AIM OF THE EXERCISE -
Return, verbatim, the stretch of the alley bookshop essay from "So I shot that" through "into deserving hands.".

This is a story about a book I found in an alley. It's also got some booze, and dads, and poetry - so grab a chair and let me get you a drink.
I'd gone into the alley to get my hair cut. I've done this before, and you can read about that here or here, but unlike those times, this time they were too busy for me. After chalking my name on the board like I'd done in the past, one of the barbers looked at me, at my name there in white, and said, Nick? You might want to come back in two hours.
Two hours? Who waits two hours for a haircut? Who comes back in two hours for a haircut? Dejected, and not a little irritated, I took a slug of the whiskey that's always waiting there on a high shelf at the Temescal Alley Barbershop - this time they had an expensive bottle of Masterson's 10-Year-Old Straight Rye.
So I shot that and left. Grumpy. Smacking my lips, but grumpy.
But then - surprise! surprise! - I had an impromptu business meeting with Cheri, one of the amazing book reps that we in the Bay Area are so lucky to have. These fellow troopers - aiding us while we fight our good fight, providing guidance and support as we in the trenches tirelessly strive to beat back the amazonian money grubbers - these delightful reps who ceaselessly help us get wonderful books into deserving hands.
That day we had donuts.
But after, right next door to the donuts, there was the BOOK/SHOP at the end of the alley. We were coaxed inside by its charming, unpretentious sign - and inside, with its fresh white walls and white shelves, it felt like more like an art gallery than a used bookstore, a gem no larger than my backroom at ye olde bookshoppe on Park Street.
But unlike the art in a gallery, the books here beg to be touched and then bought. Touched and bought and taken home where they can be read, and looked at, where you can set them on a shelf next to that silly photo of you from fourth grade, or where you can drop it next to your bed, dropped the night before when you fell asleep reading the amazing book you found that day in Oakland.
Space is precious at the BOOK/SHOP, so the few items they have for sale are elegantly displayed. Books, yes, but - as Erik courteously explained after we asked - it's also a shop about books. So books, yes, of course, but also prints and paintings and broadsides dealing directly with poets & novelists, writers of fact & fiction. . .
Perfume? Sure, if it's in a bottle labelled In the Library.
Photo by Erik Heywood for BOOK/SHOP |
Bookmarks? Naturally, but bookmarks that are more slim pieces of art than anything else. Or how about a small tub of the paper-and-book cleaner made by Absorene since 1891? Yeah, they have that.
But the books? Oh, the beautiful books. Because BOOK/SHOP is modest in size, their inventory changes quickly. Week to week, we were warned, you might find yourself in the same BOOK/SHOP but stocked with entirely different books.

SOURCE INFORMATION -
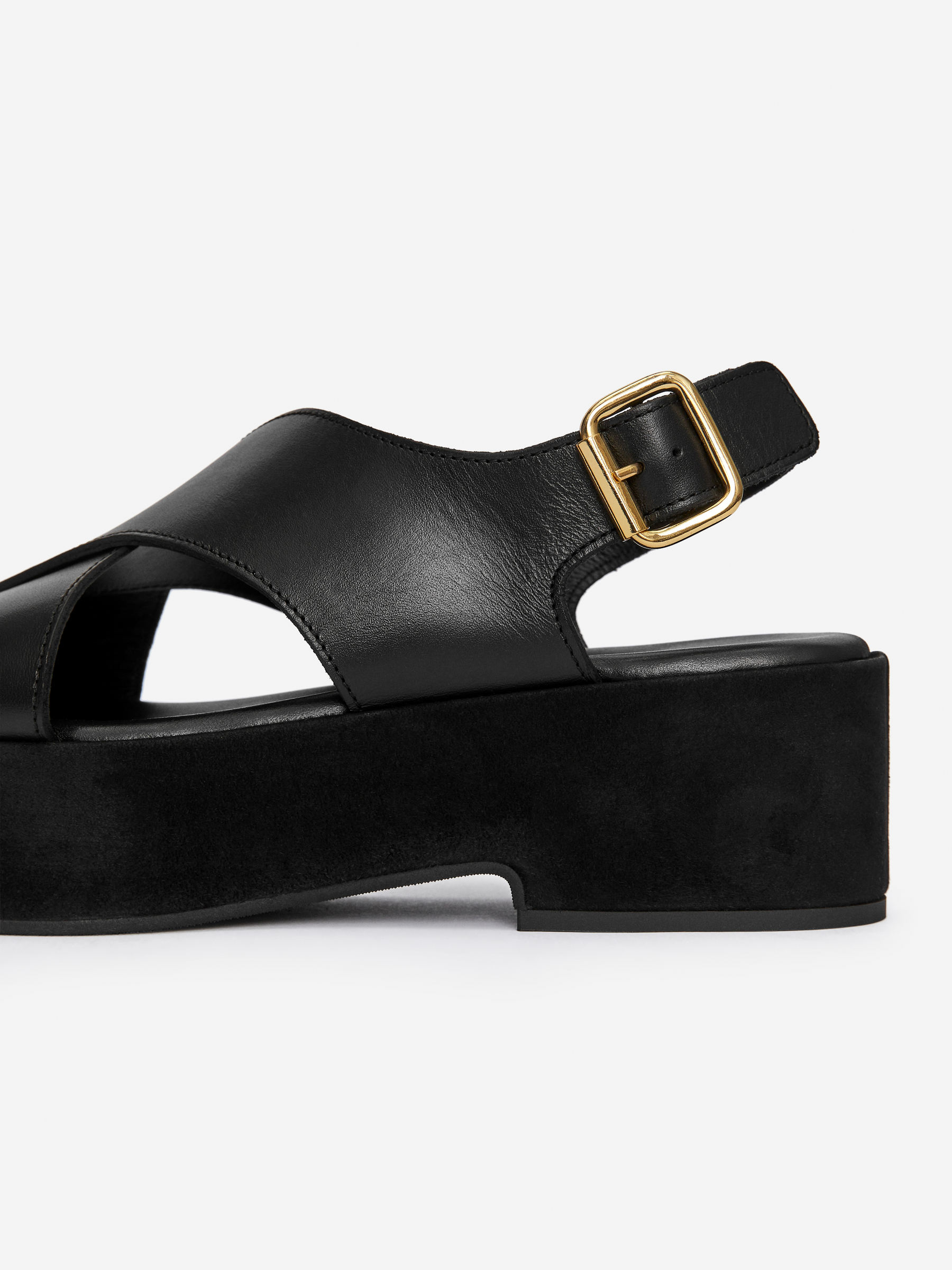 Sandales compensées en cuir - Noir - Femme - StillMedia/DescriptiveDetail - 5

==

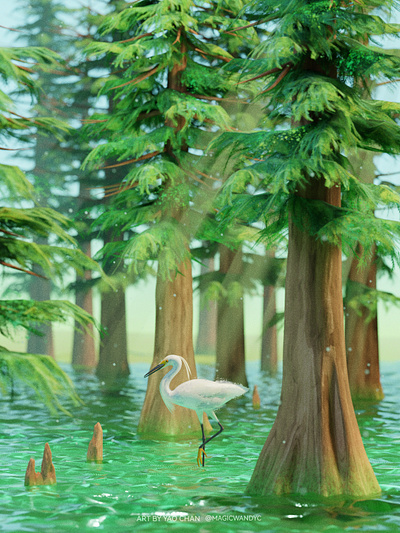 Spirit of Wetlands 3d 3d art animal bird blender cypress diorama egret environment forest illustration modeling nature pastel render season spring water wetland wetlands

ANSWER BOX -
So I shot that and left. Grumpy. Smacking my lips, but grumpy.
But then - surprise! surprise! - I had an impromptu business meeting with Cheri, one of the amazing book reps that we in the Bay Area are so lucky to have. These fellow troopers - aiding us while we fight our good fight, providing guidance and support as we in the trenches tirelessly strive to beat back the amazonian money grubbers - these delightful reps who ceaselessly help us get wonderful books into deserving hands.